More than 100 Republican officials endorsed the Democratic opponent of Kansas Gov. Sam Brownback on Tuesday, the latest sign of re-election troubles for one of the nation's most conservative governors.
Two former lieutenant governors, a former congresswoman and the state insurance commissioner were among the group pledging their support for Paul Davis, a Democratic state legislator who until recently was seen as a long shot in a state where Republican and independent voters far outnumber Democrats.
"We are deeply concerned by the direction Sam Brownback is taking Kansas," said Wint Winter, a former state senator who is backing Mr. Davis. "We are all Republicans. But we will always be Kansans first."
The unusual mass GOP endorsement of a Democrat illustrates the larger challenge for Mr. Brownback as he tries to woo voters from the center after pushing Kansas to the right during his first term. The governor has focused in recent years on cutting income taxes to spur robust economic growth so Kansas can compete with the likes of such powerhouses as Texas, which has no state income tax.
Prodded by Mr. Brownback, who cast the policy as a model for Republican governors across the country, the legislature cut the top income-tax rate by 25% as part of a plan to completely eliminate the tax. He also won their backing for the elimination of taxes on non-wage income for many businesses.
But the experiment has caused a steep drop in state revenues, while not yet delivering outsize economic growth. 
Brownback's Kansas strategy has not yet delivered "outsize economic growth" because it cannot produce economic growth. It's all a Koch-fueled fantasy.

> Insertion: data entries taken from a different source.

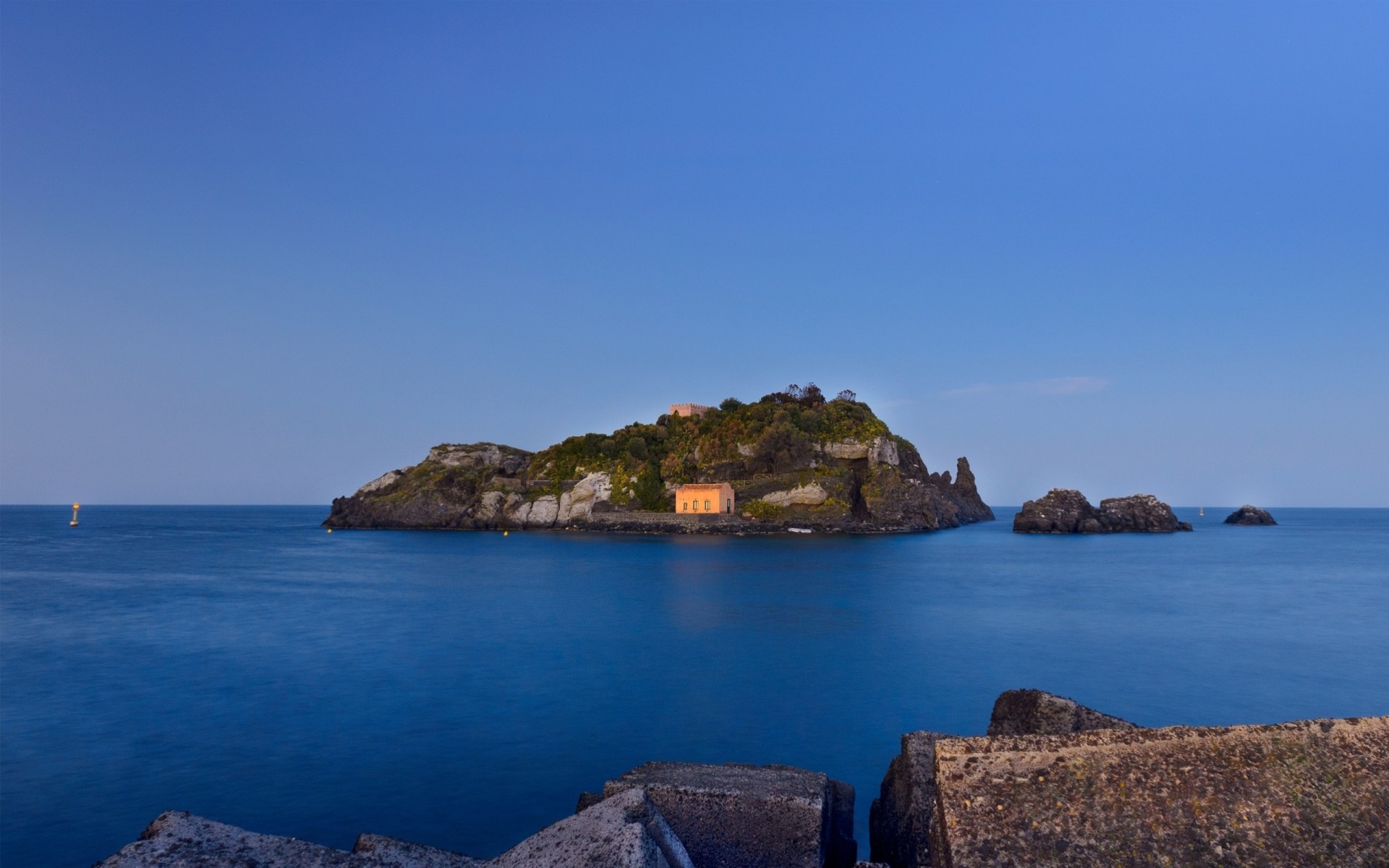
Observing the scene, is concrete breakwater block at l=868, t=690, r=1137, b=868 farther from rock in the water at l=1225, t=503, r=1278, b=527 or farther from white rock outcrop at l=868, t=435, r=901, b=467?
rock in the water at l=1225, t=503, r=1278, b=527

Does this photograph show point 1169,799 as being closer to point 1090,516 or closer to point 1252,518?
point 1090,516

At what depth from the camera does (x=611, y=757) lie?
14367 mm

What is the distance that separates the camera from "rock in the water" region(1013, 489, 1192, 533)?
353 ft

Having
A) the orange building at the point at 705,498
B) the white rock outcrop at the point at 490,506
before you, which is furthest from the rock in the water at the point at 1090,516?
the white rock outcrop at the point at 490,506

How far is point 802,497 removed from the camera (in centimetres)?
10294

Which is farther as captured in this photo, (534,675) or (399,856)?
(534,675)

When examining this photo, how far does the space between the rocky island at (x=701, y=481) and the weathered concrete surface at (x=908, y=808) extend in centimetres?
9178

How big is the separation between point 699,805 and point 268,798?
9967 mm

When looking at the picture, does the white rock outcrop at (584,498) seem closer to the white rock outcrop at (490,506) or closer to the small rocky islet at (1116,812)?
the white rock outcrop at (490,506)

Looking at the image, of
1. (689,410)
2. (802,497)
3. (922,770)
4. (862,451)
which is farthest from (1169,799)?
(689,410)

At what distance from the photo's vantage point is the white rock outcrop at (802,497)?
102m

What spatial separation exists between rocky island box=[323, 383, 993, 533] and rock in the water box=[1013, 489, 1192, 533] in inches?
536

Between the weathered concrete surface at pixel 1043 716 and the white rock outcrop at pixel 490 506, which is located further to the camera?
the white rock outcrop at pixel 490 506

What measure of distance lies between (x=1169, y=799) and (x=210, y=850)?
4955 mm
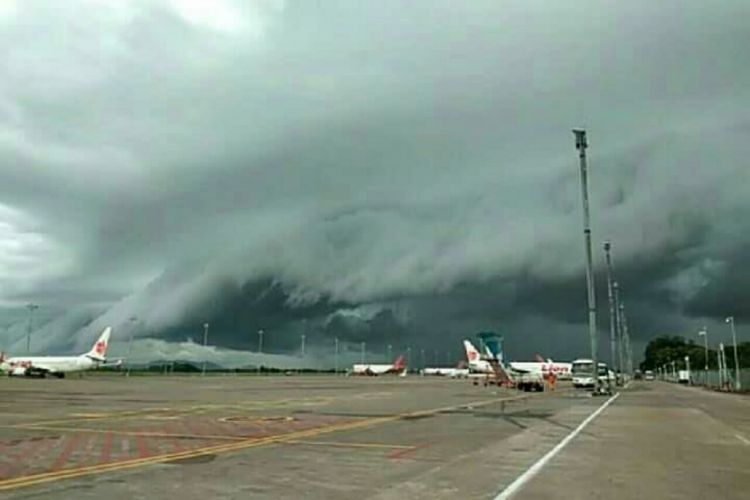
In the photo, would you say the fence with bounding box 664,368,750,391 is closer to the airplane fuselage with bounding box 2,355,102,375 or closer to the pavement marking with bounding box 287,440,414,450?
the pavement marking with bounding box 287,440,414,450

Remember what much of the internet has noted Albert Einstein as having said,
...the definition of insanity is doing something over and over again and expecting a different result. 
Don't expect that a Governor Ducey will make the Arizona economy more prosperous. His formula has been tried and found wanting.

1 comment:

  1. these are just sound bites and expressions that he thinks makes him sound intelligent. Is no factual component to anything this man says. He is a scammer and a user.